2. Construct for the synthesis of olivinic acid according to claim 1, characterized in that: which comprises a marker gene for screening cyanobacteria transformants upstream of the promoter active in cyanobacteria.

3. Construct for the synthesis of olivinic acid according to claim 2, characterized in that: the marker gene is a spectinomycin resistance gene fragment, and the sequence of the spectinomycin resistance gene fragment is shown in SEQ ID NO. 4.

4. Construct for the synthesis of olivinic acid according to claim 1, characterized in that: it has the N-terminal sequence and the C-terminal sequence of the slr0168 gene of Synechocystis PCC6803 at both ends for homologous recombination.

5. Construct for the synthesis of olivinic acid according to claim 1, characterized in that: the promoter active in said cyanobacteria isP _cpc560。

6. Construct for the synthesis of olivinic acid according to any one of claims 1 to 5, characterized in that: the cyanobacterium is synechocystis PCC 6803.

7. A carrier, characterized by: comprising the construct for the synthesis of olivinic acid according to any one of claims 1 to 6.

8. A cyanobacterium transformed with the vector of claim 7.
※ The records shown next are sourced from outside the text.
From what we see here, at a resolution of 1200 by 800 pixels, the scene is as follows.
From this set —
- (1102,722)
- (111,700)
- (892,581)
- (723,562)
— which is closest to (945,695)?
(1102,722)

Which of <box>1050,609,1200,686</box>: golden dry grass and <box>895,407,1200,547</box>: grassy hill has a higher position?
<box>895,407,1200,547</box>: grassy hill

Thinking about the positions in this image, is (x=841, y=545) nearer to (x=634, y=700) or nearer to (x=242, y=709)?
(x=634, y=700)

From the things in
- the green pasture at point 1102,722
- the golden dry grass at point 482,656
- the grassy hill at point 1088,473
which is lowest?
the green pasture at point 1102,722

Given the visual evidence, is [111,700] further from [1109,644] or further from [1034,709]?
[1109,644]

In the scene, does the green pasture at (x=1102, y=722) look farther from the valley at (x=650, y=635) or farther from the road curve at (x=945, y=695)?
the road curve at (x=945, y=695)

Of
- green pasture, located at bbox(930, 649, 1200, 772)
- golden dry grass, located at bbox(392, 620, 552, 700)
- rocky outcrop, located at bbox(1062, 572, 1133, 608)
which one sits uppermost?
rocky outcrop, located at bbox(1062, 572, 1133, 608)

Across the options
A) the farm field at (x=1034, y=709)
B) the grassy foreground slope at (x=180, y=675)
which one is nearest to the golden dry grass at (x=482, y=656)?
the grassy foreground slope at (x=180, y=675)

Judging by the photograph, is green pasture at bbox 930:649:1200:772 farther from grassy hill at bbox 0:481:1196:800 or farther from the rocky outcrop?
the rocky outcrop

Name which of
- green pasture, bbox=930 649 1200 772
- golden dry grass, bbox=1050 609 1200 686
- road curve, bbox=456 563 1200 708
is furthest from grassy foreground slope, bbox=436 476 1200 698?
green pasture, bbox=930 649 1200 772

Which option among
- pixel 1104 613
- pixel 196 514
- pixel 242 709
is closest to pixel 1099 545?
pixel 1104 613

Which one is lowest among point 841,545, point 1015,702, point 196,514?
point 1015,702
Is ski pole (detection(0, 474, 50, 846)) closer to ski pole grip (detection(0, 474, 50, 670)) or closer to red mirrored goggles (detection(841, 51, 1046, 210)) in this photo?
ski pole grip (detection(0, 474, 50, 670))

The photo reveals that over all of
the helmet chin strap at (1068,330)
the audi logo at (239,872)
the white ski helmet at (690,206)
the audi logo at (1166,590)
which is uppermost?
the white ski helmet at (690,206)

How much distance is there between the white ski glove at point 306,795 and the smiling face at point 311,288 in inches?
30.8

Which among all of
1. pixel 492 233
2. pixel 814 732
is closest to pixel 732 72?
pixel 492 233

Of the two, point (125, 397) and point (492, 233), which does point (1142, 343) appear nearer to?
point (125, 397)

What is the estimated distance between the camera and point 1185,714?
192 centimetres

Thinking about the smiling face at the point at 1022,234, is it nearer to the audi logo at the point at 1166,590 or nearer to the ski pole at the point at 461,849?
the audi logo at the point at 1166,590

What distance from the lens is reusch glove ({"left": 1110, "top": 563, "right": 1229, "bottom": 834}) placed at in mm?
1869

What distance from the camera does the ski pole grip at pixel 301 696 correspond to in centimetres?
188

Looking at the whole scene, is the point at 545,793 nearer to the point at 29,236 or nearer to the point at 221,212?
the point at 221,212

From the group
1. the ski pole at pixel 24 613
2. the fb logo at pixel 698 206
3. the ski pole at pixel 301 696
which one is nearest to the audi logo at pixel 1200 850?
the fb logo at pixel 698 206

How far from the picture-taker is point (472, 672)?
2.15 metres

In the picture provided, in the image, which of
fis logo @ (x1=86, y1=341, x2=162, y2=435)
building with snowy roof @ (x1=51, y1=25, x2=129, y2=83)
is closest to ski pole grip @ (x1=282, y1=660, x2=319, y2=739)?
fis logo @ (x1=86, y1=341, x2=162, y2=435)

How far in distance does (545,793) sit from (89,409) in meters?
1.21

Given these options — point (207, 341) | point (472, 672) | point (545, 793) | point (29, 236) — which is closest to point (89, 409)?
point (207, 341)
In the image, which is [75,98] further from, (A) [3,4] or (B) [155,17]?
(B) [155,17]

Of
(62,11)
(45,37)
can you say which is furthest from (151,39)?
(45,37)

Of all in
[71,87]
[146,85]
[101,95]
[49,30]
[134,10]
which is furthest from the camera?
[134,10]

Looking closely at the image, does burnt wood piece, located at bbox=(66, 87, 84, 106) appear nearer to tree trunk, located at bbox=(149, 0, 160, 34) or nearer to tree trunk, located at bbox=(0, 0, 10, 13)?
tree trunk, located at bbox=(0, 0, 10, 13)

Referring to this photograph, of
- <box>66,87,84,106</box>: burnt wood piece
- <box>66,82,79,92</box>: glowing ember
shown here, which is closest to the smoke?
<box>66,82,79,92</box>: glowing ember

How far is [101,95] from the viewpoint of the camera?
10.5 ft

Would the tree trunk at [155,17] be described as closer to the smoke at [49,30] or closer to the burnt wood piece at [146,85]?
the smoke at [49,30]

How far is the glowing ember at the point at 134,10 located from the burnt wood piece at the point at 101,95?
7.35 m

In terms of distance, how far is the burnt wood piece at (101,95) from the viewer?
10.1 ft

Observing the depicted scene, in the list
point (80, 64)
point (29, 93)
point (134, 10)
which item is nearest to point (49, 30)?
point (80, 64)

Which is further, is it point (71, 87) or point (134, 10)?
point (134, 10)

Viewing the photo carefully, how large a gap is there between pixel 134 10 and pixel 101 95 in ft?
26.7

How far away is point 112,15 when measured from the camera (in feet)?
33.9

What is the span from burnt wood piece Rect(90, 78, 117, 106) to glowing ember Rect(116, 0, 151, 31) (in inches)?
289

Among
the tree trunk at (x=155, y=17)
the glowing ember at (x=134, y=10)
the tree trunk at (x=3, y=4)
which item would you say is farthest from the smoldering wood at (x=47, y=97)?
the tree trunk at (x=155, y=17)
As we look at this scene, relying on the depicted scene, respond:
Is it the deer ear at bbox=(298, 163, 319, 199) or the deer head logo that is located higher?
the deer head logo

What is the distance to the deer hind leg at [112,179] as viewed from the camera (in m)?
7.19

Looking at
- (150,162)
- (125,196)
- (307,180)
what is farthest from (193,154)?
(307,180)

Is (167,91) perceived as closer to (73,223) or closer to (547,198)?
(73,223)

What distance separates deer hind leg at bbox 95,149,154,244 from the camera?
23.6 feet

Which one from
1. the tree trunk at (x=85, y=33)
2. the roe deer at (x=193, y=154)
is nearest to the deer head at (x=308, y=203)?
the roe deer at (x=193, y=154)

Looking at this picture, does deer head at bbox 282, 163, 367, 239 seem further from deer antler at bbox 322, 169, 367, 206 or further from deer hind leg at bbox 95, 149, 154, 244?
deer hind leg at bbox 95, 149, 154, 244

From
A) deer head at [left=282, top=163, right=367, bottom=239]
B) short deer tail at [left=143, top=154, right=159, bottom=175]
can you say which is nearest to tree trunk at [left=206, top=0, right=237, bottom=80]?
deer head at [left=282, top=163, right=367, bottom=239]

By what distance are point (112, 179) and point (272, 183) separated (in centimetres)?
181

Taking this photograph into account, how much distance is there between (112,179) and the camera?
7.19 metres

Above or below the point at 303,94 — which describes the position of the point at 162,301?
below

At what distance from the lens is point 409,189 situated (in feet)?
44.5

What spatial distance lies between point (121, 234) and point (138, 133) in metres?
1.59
9. A cyanobacterium, comprising: comprising the construct for the synthesis of olivinic acid according to any one of claims 1 to 6.

10. A method of producing olivinic acid in a cyanobacterium, comprising:

cultivating the cyanobacterium of claim 8 or 9 under conditions suitable for synthesizing olivinic acid; and extracting said olivinic acid from the resulting culture.